Que feriez-vous si vous retrouviez votre petite fille de huit ans morte suite à un viol barbare ? C'est la question de base que pose b>Les Sept jours du Talion, que
Daniel Grou (dit « Podz ») a adapté d'un roman de Patrick Sénécal. L'histoire suit Bruno Hamel, un chirurgien qui vit paisiblement avec sa femme et sa fille. Un jour, sa fille part vers l'école mais ne rentrera jamais : sur ses traces avec deux policiers, Bruno la retrouve morte, mutilée. Alors que le violeur est vite rattrapé par la police, Bruno va l'enlever le jour de son procès pour le torturer pendant sept jours, à l'issue desquels il l'abattra et se rendra à la police…

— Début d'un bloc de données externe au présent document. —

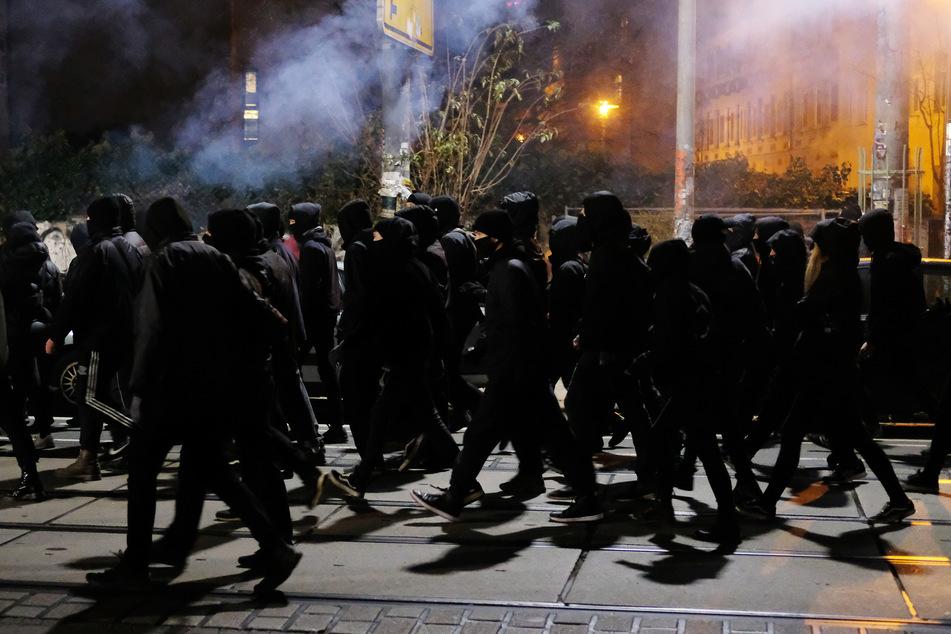 Leipzig Connewitz: Ausschreitungen in Leipzig-Connewitz: Auch Polizeigewalt gemeldet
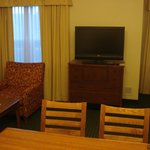 RI Den Airport Room 106 living room/TV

La loi du Talion est-elle justifiable même lorsque les intentions peuvent en paraître légitimes ? C'est également l'autre interrogation que pose ce film, aussi bouleversant que triste, qui nous fait poser la question quant à la réaction qui serait la nôtre en de telles circonstances tout comme il démontre les choses terribles qu'un homme, détruit psychologiquement, est capable de faire, quitte à devenir presque pire que la personne qu'il entend punir. Car oui, les actes que va commettre ce père de famille sont des plus barbares, et la mise en scène chirurgicale de
Daniel Grou est là pour en appuyer la violence. Déroulant son film sur un rythme assez lancinant et misant efficacement sur l'absence de musique pour instaurer une ambiance malsaine et dérangeante, le metteur en scène (dont c'est le premier long métrage pour le cinéma) fait admirablement monter la tension pour emporter le spectateur aux côtés de ce père désoeuvré qui va sombrer de plus en plus dans la perte de repères.
Poursuivi par un flic traumatisé depuis l'assassinat de sa femme, comprenant donc son désarroi, Bruno va être aveuglé par le sentiment de vengeance faisant ressortir sa part la plus sauvage, lui qui est considéré comme un homme habituellement calme. On traite donc ici aussi de la difficulté de faire le deuil après un drame aussi atroce, du sentiment de culpabilité (« pourquoi n'étais-je pas là ? ») tout comme on aborde la question plus qu'épineuse du traitement des délinquants sexuels, puisqu'il s'agit ici d'un récidiviste clamant lui-même : « Pourquoi de la violence ? J'en ai toujours eu dans ma vie et ça n'a rien réglé ! Il me faut un médecin ! », des propos qui seront diversement reçus… Quoiqu'il en soit,
Daniel Grou parvient parfaitement à exposer cette délicate situation sans le faire de façon manichéenne ou pompeuse, permettant au spectateur d'effectuer une réelle réflexion à l'issue du métrage. On n'oubliera pas de saluer la performance sur le fil du rasoir de
Claude Legault qui est pour beaucoup dans la réussite du film.
Drame à la fois triste et dur traitant d'un thème délicat, Les Sept jours du Talion est une œuvre prenante et réflexive.